The first Fireside Book of David Hope (“A picture and a poem for every mood, chosen by David Hope”) was printed and published by D C Thomson & Co Ltd (Dundee and London). The copy which L owns and treasures has “Christmas 1967” hand-written inside the front cover, although the book itself is not dated. This copy (below) came into the TVC household decades after its birth, when P found it in a second-hand bookshop.
Our very first Fireside Book was given to L for Christmas 1972. The dust jacket of this 1973 edition tells how well-loved it has been. It has been admired, treasured and memorised.
How evocative those images are – they were the cultured, fairyland England of my childhood imagination –
Some of these poems are in my mind to this day. “Deep in heaven now I lie, while the white clouds billow by…”
Although I was given one or two more of these precious tomes during my childhood – I remember having a library full – years later, as an adult, I found an issue which I didn’t have. Then P discovered a few. One day he came home with an astonishing pile hidden behind his back.
“England” to me then was the numinous, the picturesque, Oxford, the past and the future. Fay Inchfawn, John Betjeman, Eleanor Farjeon, Edna Jaques – these great invokers of an England which never existed wrote these poems for me, and artists unknown illustrated them. Themes emerge across the years – the allure of the wild hills, the longing of a urbanite for the countryside, the cosy home on a cold night.
I felt an occasional jolt when I learnt that a poem which I thought belonged exclusively in my Fireside books, is owned by the world –
The books even granted me a glimpse of my future husband –
Every month (April is a favourite) and season (autumn rules) has its poems. Deer, robin redbreasts and snow are essential to the Christmas illustrations. Cricket (“The Game that’s Never Done” – how true), lawn bowls, gardening, visiting, rambling, gazing about in a pensive manner, reading and sailing are our pastimes. Jody the tabby kitten, Hamish the Scotch terrier (who is chasing rabbits in heaven) and faithful horses are our friends.
My initial reluctance to look at the later editions when they came into my hands was, sadly, justified. The nostalgic, pretty sentiment of The Fireside Books of the 70s and 80s has almost entirely gone but its replacements are not improvements.
Some changes are laudable – by 1996 an index has appeared (although it is ugly) and some of the artists are named (although others are communally referred to as ‘staff artists’). By 2008 the Fireside Books are no longer “of David Hope”.

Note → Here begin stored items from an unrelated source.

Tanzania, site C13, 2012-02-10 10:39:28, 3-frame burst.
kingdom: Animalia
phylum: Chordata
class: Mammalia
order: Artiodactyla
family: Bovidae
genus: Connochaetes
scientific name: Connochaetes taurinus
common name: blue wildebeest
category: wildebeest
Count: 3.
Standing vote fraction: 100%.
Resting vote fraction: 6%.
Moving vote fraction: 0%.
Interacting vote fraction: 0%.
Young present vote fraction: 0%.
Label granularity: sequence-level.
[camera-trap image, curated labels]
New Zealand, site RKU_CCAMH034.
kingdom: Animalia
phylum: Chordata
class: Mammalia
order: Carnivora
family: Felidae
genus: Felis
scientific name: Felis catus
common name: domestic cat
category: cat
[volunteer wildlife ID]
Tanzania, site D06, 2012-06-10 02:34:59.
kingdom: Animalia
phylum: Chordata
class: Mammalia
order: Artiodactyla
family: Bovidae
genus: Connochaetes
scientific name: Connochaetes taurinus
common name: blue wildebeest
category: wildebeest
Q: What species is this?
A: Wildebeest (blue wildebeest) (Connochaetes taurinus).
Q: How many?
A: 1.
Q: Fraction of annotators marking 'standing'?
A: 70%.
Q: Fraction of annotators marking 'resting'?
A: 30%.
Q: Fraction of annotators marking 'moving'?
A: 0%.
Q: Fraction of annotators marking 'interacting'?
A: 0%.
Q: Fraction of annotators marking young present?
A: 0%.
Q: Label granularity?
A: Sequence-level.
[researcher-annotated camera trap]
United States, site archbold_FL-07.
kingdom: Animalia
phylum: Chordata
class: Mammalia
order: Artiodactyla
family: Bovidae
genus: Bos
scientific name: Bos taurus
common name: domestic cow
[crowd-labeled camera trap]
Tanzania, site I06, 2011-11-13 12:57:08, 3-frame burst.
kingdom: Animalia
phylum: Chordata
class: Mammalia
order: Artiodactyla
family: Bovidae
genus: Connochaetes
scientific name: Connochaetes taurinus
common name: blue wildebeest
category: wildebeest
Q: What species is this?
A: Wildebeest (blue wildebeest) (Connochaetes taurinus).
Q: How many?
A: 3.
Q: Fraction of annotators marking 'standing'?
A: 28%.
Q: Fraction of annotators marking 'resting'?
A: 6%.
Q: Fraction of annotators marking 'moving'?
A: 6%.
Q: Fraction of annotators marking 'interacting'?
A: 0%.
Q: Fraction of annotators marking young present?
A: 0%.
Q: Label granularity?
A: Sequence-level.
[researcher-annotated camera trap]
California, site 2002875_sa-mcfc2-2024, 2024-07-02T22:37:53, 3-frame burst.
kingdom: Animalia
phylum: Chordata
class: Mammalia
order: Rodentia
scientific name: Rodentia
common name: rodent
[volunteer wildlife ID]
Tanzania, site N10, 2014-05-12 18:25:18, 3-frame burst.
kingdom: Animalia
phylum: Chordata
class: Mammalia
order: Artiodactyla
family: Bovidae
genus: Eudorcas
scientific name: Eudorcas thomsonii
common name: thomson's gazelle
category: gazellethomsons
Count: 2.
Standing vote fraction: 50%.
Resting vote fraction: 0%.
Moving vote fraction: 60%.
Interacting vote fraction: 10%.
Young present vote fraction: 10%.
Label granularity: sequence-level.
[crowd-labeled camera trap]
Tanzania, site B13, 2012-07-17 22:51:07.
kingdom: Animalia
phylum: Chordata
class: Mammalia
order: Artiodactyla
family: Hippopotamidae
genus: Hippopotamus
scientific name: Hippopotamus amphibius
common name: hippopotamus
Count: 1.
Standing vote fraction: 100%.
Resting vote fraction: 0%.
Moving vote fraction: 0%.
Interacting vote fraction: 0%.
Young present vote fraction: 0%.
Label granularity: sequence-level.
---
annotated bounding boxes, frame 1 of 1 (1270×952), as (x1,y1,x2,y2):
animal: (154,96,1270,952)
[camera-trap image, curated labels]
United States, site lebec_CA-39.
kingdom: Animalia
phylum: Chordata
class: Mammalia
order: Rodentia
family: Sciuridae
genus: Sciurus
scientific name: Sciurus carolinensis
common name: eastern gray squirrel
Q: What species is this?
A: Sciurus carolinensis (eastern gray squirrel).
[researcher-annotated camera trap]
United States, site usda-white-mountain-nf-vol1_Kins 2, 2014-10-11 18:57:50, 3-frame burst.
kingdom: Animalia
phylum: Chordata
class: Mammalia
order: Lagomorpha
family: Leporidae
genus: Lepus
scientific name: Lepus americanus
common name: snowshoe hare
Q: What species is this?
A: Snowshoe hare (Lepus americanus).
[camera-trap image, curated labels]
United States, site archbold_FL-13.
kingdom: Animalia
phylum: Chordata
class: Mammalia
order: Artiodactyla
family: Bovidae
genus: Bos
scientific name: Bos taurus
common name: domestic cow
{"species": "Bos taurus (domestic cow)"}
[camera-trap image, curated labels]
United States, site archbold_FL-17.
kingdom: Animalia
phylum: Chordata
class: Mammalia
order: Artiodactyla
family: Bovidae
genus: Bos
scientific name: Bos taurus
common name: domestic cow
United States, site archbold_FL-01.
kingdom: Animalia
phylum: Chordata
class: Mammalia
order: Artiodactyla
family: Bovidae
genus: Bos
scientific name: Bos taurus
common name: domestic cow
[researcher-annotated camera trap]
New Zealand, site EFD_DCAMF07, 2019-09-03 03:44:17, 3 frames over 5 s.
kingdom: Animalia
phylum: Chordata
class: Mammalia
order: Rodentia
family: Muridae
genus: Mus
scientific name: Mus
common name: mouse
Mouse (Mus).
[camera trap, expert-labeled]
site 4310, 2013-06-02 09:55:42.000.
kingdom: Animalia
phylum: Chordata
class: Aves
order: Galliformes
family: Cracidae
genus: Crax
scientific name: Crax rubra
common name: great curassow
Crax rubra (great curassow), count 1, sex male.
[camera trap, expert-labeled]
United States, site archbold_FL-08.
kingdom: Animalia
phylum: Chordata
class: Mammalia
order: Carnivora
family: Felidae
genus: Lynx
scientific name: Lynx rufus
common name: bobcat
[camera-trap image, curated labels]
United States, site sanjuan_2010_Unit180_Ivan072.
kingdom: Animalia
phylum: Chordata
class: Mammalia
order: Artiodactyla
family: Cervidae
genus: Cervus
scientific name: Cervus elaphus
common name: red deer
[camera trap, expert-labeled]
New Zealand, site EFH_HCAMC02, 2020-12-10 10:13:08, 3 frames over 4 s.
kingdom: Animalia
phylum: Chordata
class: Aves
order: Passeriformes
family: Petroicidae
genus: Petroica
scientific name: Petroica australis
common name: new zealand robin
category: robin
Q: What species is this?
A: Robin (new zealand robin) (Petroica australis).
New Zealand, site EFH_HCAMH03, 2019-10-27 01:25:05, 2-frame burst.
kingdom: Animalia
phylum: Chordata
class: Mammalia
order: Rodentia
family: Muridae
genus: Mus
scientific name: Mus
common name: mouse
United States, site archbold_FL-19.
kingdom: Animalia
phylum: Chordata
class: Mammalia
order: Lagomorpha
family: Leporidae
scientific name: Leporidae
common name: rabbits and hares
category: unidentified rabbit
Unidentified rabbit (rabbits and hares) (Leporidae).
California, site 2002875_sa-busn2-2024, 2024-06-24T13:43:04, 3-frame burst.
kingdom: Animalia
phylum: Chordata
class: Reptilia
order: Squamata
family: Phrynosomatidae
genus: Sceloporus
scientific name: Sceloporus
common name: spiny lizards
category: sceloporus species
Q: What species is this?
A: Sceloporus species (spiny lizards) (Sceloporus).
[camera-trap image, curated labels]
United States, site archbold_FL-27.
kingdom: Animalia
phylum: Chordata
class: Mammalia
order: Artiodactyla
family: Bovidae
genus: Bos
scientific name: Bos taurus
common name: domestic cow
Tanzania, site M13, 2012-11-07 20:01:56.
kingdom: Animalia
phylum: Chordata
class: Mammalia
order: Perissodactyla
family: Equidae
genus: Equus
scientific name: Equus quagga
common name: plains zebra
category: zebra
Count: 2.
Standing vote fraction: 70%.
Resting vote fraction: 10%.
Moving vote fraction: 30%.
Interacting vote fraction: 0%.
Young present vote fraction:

As early as 1989, there are occasional odd touches. The readership seems to be changing – brides have become grandmothers, shining up one’s cosy home is now just a lot of housework and melancholic musing gives way to bereavement; although surely not even a grieving stair-scrubbing nanna would accept that the “shy” Regency Place goes wandering off at night…
“…I can imagine, one fine night,
When the air is cool and the moon is bright,
Regency Place will stealthily glide
Away to the sleeping countryside;
Return it will, by a secret lane,
To its native fields and streams again.”
We at TVC do not have the early 1990’s editions, but by the late 1990s the binding has faltered and the art (for the most part) is weird and somehow resentful…
…poorly executed…
….hideous, murky and slapdash…
That’s not to say that the earlier artwork was always terrific. In 1982 these lumpen freaks represented The Girls of Donegal, fairer than those of all Ireland and North America –
…and this picture was used not once but twice (1974 and 1977)…
There was this chap in 1983…
For all their twee silliness, The Fireside Books before a certain date are worth 5 stars for their sense of the profound, their attention to detail and their beauty. Hope is not lost. The TVC collection is not complete. Volumes from the 1970s and 1980s wait out there for us and when we find them, the nostalgia will be real.